-- BEGIN Quoted text --
Thoughts on how I can proceed here?

Try to set such settings on VyOS site.

set vpn ipsec ike-group ike-azure dead-peer-detection action 'restart'
set vpn ipsec ike-group ike-azure dead-peer-detection interval '30'
set vpn ipsec ike-group ike-azure dead-peer-detection timeout '120'

Thanks for that. Will try enabling DPD to see the behavior. Will report back in a few days with results.

Any chance there’s an option that doesn’t require DPD? Even a 30sec downtime (if I set my DPD to 10/30) is a lot in some prod cases, so trying to minimize that as much as possible.

Thanks!

How about using wireguard?

I use Wireguard for many point-to-site things, but most platforms don’t (yet, i’m sure) support it natively. EdgeOS has an installation script that’s mildly clunky but generally works, but things like Azure VPN Gateways don’t support it, and likely never will.

Hey there @Viacheslav still struggling with these ipsec drops. Same logging occurs as above.

I’ve implemented DPD via:

set vpn ipsec ike-group azure dead-peer-detection action 'restart'
set vpn ipsec ike-group azure dead-peer-detection interval '10'
set vpn ipsec ike-group azure dead-peer-detection timeout '30'

Yet I still struggle with the same issues as before - I see the IKE engine retransmitting 5 times, then it kills itself. It’s down long enough that BGP hold timers expire, etc.

Anything I can do to debug this? At first I thought that it could be an issue with actual network-layer connectivity issues, but I’ve ruled that out because:

  • I lose zero pings to anywhere else on the internet (I test several external endpoints and never see so much as a single failed ping) - meaning my own ISP, etc seem to be fine
  • I have this same behavior across multiple ISPs (including Microsoft Azure) on the other end of the IPSec tunnel, and the other end sees zero packet loss to the internet either - meaning it’s not the other end’s ISP, either
  • It’s always the same exact behavior - 5 retransmits, then the VPN kills itself with “giving up after 5 retransmits” - never less than 5. I never see any other retransmits in the logs.
-- END Quoted text --
-- BEGIN Data records --
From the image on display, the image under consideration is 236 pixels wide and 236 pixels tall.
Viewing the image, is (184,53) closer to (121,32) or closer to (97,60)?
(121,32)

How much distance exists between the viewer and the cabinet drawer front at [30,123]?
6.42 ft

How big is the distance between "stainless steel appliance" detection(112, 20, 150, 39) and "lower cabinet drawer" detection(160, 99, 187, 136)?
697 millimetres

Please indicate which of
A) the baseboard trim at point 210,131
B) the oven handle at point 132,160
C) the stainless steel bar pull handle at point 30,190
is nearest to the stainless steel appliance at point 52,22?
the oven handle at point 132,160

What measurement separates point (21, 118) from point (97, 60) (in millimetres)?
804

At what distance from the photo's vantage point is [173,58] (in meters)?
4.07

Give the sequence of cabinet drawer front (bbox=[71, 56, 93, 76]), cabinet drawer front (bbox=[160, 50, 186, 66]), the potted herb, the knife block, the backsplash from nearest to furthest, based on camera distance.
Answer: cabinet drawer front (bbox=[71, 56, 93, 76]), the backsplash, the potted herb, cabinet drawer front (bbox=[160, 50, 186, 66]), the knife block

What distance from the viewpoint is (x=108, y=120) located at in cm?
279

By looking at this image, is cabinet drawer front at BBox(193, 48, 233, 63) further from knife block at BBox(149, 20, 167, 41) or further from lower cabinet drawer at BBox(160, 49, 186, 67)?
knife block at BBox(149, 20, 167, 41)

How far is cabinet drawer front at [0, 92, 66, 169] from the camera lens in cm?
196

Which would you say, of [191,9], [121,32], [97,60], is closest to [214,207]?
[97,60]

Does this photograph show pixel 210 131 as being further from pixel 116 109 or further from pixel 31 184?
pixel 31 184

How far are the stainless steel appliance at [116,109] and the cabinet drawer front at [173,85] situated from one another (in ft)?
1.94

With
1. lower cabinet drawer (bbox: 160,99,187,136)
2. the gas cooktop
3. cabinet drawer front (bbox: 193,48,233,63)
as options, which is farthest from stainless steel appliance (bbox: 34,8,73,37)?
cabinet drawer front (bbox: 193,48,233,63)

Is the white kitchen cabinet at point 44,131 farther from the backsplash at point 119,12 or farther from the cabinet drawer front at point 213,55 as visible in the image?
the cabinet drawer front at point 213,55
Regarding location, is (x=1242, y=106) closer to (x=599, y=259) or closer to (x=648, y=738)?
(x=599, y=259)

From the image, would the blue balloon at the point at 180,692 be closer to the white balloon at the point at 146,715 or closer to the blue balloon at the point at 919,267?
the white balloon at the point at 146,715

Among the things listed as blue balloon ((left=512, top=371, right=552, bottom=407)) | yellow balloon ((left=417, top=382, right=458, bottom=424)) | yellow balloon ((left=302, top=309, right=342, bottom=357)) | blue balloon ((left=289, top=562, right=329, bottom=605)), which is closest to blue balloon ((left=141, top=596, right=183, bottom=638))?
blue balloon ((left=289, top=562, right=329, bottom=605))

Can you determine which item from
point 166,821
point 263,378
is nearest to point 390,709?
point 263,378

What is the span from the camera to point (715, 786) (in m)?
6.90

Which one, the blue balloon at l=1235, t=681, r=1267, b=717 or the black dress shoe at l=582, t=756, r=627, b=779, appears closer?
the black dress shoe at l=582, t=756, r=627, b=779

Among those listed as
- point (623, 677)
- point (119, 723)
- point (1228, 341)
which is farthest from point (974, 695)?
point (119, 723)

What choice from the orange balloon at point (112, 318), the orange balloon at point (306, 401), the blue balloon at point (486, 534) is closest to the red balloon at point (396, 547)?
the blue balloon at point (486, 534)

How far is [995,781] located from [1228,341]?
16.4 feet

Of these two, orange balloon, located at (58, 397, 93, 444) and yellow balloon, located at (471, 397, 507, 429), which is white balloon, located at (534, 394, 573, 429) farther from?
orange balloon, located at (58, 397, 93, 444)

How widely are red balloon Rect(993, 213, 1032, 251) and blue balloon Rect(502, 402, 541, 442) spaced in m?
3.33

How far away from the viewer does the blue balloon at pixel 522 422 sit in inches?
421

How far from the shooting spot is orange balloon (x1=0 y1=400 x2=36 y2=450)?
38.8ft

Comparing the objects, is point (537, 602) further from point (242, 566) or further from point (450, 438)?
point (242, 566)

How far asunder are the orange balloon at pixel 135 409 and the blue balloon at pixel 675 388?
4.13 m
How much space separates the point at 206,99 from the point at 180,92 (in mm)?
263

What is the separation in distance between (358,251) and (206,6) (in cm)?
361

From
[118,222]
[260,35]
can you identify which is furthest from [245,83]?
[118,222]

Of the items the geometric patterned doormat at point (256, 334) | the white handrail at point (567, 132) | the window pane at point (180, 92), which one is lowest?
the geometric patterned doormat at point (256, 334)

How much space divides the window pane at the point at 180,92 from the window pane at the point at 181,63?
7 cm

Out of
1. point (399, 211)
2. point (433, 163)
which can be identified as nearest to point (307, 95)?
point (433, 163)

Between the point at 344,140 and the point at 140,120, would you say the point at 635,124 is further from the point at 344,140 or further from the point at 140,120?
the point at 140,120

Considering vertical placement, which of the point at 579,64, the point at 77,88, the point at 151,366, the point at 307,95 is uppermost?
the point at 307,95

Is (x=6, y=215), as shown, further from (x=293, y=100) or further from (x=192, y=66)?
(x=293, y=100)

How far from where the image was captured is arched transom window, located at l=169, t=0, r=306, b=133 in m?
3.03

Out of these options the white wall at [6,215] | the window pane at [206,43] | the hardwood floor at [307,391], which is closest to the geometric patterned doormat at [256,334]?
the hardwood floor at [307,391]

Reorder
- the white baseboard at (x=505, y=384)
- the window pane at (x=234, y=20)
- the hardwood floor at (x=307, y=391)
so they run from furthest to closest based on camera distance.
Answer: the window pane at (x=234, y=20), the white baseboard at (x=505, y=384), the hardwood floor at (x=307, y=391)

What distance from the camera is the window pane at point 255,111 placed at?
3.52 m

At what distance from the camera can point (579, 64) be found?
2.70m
-- END Data records --
The problem
Answer these questions using the forum thread about IPsec drops on VyOS.
(a) What dead-peer-detection timeout value was first suggested?
(b) Which platform is said to have an installation script for Wireguard?
(c) How many times does the IKE engine retransmit before giving up?

The reply
(a) 120
(b) EdgeOS
(c) 5 times